А Солоницын все же «своего» Достоевского дождался, хоть и не от Тарковского, – пластическая операция не понадобилась: его герой был органичен и убедителен. За роль в фильме «Двадцать шесть дней из жизни Достоевского» в номинации «Лучший актер» Солоницын получит приз – «Серебряный медведь» 31-го Берлинского международного кинофестиваля 1981 года. Жить актеру оставался всего год.

Эва Шикульска в роли Аполлинарии Сусловой

…Когда директор первых русских курсов стенографии профессор П.М. Ольхин, изучавший быстрое письмо за границей, предложил своей ученице поработать у писателя Достоевского, который занят новым романом, за 50 рублей (ожидалось семь печатных листов в два столбца большого формата, или десять обычных листов), девушка поспешила согласиться. «Имя Достоевского было знакомо мне с детства: он был любимым писателем моего отца. Я сама восхищалась его произведениями и плакала над “Записками из Мертвого дома”. Мысль не только познакомиться с талантливым писателем, но и помогать ему в его труде чрезвычайно меня взволновала и обрадовала. Ольхин передал мне небольшую, вчетверо сложенную бумажку, на которой было написано: “Столярный переулок, угол М. Мещанской, дом Алонкина, кв. № 13, спросить Достоевского”»12.

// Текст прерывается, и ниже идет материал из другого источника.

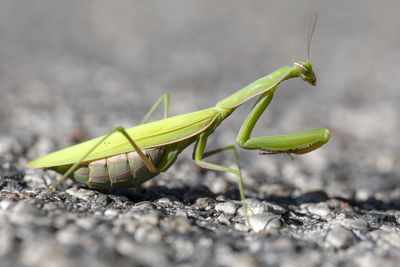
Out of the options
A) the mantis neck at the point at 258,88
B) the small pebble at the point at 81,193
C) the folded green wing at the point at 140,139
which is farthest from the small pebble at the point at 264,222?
the small pebble at the point at 81,193

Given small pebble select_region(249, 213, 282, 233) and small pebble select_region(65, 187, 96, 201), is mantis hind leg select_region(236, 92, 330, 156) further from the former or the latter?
small pebble select_region(65, 187, 96, 201)

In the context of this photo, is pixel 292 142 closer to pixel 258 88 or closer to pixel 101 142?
pixel 258 88

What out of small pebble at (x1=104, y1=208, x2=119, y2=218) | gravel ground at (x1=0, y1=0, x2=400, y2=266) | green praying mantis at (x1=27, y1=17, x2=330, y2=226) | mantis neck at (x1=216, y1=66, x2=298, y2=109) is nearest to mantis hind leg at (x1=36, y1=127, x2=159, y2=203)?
green praying mantis at (x1=27, y1=17, x2=330, y2=226)

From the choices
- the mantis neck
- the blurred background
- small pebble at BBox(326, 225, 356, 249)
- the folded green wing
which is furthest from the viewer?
the blurred background

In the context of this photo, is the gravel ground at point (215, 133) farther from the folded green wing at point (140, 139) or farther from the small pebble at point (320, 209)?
the folded green wing at point (140, 139)

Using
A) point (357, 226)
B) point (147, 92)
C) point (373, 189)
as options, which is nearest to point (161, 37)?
point (147, 92)

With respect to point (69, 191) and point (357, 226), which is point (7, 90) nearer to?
point (69, 191)

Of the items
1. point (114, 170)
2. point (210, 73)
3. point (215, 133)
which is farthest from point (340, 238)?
point (210, 73)
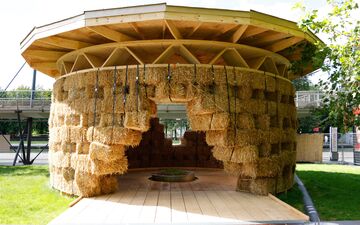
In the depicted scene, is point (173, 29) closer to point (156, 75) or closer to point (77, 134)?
point (156, 75)

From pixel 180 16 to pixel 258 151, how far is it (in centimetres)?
368

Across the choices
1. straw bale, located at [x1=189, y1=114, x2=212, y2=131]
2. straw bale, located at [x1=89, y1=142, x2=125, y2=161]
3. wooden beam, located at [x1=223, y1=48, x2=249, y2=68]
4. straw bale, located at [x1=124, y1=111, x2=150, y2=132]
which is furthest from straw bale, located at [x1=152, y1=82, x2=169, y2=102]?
wooden beam, located at [x1=223, y1=48, x2=249, y2=68]

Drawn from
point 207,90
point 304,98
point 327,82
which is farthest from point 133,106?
point 304,98

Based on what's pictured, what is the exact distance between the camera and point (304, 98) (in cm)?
2248

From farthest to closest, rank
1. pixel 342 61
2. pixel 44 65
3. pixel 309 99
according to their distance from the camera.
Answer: pixel 309 99 < pixel 44 65 < pixel 342 61

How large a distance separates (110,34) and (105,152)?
2823 millimetres

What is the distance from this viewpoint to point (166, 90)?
24.1ft

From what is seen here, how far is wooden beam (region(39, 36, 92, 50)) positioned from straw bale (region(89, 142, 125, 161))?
2908 mm

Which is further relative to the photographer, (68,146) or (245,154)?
(68,146)

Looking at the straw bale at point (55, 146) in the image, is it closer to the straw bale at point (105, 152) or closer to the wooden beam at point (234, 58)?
the straw bale at point (105, 152)

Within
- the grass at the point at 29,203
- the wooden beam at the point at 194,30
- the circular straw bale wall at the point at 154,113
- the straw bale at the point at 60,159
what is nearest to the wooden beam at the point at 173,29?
the wooden beam at the point at 194,30

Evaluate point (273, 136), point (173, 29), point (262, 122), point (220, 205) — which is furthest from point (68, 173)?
point (273, 136)

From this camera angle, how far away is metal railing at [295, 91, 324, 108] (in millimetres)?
20375

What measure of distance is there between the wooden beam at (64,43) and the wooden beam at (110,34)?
124cm
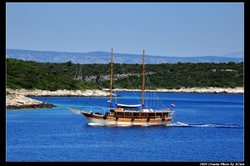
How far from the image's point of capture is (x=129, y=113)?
211 feet

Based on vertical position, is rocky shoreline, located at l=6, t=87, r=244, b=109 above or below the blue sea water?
above

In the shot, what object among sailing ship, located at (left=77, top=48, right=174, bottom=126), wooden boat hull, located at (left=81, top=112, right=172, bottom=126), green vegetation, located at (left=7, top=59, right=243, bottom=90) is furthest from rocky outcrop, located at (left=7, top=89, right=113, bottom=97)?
sailing ship, located at (left=77, top=48, right=174, bottom=126)

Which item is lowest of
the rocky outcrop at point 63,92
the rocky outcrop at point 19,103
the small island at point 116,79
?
the rocky outcrop at point 19,103

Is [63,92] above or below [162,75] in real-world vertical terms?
below

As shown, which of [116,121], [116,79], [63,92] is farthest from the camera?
[116,79]

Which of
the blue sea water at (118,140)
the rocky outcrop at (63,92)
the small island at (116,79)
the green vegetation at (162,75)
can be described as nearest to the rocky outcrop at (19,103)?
the blue sea water at (118,140)

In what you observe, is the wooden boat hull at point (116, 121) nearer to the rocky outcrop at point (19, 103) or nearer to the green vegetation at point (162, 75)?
the rocky outcrop at point (19, 103)

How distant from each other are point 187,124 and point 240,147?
1791 cm

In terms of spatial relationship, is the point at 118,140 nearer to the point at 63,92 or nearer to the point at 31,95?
the point at 31,95

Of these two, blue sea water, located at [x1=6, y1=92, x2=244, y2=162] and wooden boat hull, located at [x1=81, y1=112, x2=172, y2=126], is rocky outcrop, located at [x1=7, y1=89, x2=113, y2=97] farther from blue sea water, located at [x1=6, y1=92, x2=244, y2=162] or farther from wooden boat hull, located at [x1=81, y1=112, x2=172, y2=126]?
wooden boat hull, located at [x1=81, y1=112, x2=172, y2=126]

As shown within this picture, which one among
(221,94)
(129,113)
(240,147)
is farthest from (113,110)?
(221,94)

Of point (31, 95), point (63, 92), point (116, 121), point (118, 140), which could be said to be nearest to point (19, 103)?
point (116, 121)
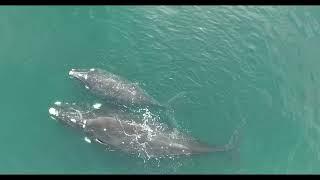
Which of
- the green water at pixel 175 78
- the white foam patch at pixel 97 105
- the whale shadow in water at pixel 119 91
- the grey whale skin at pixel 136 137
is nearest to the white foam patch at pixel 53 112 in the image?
the grey whale skin at pixel 136 137

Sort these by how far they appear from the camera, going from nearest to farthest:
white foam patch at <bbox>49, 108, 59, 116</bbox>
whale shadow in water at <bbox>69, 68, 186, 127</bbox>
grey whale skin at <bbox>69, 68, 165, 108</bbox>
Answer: white foam patch at <bbox>49, 108, 59, 116</bbox> < whale shadow in water at <bbox>69, 68, 186, 127</bbox> < grey whale skin at <bbox>69, 68, 165, 108</bbox>

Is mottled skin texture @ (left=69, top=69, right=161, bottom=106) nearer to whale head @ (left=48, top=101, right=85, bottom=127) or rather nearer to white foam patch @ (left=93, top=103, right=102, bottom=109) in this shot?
white foam patch @ (left=93, top=103, right=102, bottom=109)

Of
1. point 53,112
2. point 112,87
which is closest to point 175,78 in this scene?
point 112,87

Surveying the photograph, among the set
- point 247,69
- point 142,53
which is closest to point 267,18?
point 247,69

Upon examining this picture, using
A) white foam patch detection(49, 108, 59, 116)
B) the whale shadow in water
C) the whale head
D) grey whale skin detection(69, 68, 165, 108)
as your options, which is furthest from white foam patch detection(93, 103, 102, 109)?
white foam patch detection(49, 108, 59, 116)
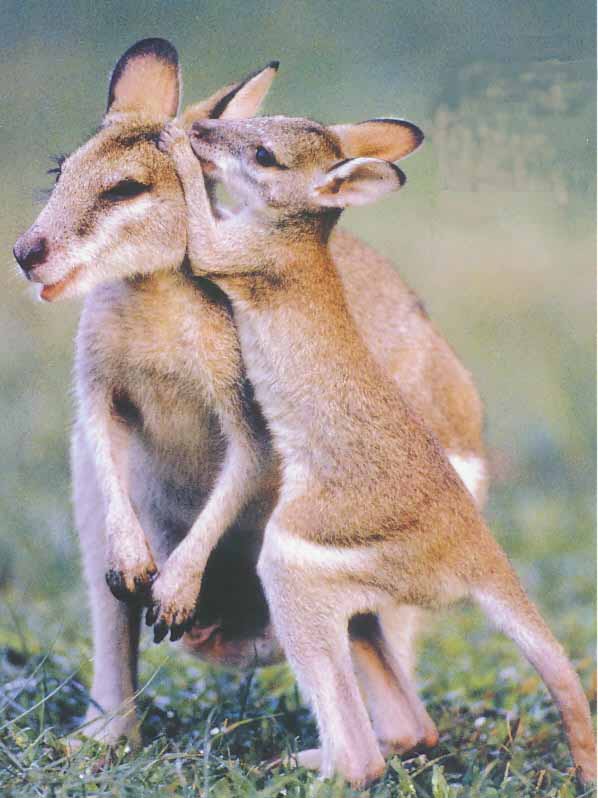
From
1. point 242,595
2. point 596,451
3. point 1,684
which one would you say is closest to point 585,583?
point 596,451

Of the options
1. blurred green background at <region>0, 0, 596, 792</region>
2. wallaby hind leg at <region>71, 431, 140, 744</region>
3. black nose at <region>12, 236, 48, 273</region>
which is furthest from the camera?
blurred green background at <region>0, 0, 596, 792</region>

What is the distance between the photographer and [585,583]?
22.6 ft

По этому адресу и пошла в назначенный срок двадцатилетняя Анна Сниткина, успевшая к моменту знакомства с Достоевским закончить немецкое училище св. Анны для девочек и первую в России женскую Мариинскую гимназию, получив при выпуске большую серебряную медаль. По настоянию отца Анна стала изучать стенографию – добрый Григорий Иванович искренне считал, что благодаря стенографии дочь найдет свое счастье.

Точно в соответствии с воспоминаниями Анны Григорьевны Достоевской придет к дому Алонкина и позвонит в дверной колокольчик исполнительница ее роли молодая актриса Евгения Симонова. Ее Анна – скромная миловидная девица, единственная ученица, которой профессор Ольхин смог доверить ответственный литературный заказ, отправляется на работу с радостным волнением, ибо чувствует, что выходит на новую дорогу и сможет содержать себя своим трудом. «Идея независимости для меня, девушки шестидесятых годов, была самою дорогою идеей»13.

Но прежде чем служанка открыла девушке дверь и хозяин пригласил гостью в кабинет, фильм разбавил сюжет со стенографисткой (стенографкой, как говорили тогда) эпизодом из его прежней, но еще не забытой жизни. Достоевский приедет к той, с которой уже как будто и расстался, но которую не мог забыть, – к Аполлинарии Сусловой (Эва Шикульска).

Конечно, биографический кинематограф давно отстоял право сгущать события, менять места действия, сплющивать время, выносить реальные эпизоды за рамки действительно происшедшего. И все же такие «деформации» имеют смысл тогда, когда не искажают картину реальности. То тяжелое объяснение между Достоевским и Сусловой, которое показано в картине, происходило не в Петербурге и не в России (как видим здесь), а в Париже, когда Ф.М. приехал к ней «немножко поздно», ибо она уже не ждала его, полюбив испанского студента-медика. И происходило это не в 1866-м, перед встречей со стенографкой, а тремя годами раньше, в августе 1863-го. Фраза, которую Аполлинария произносит, едва только Достоевский вошел к ней в комнату, не сняв теплое пальто, – «Все изменилось в несколько дней. Я отдала свое сердце по первому призыву, без борьбы, без надежды, что меня любят», – взята из ее знаменитого дневника «Годы близости с Достоевским»14 и датирована именно августом 1863-го.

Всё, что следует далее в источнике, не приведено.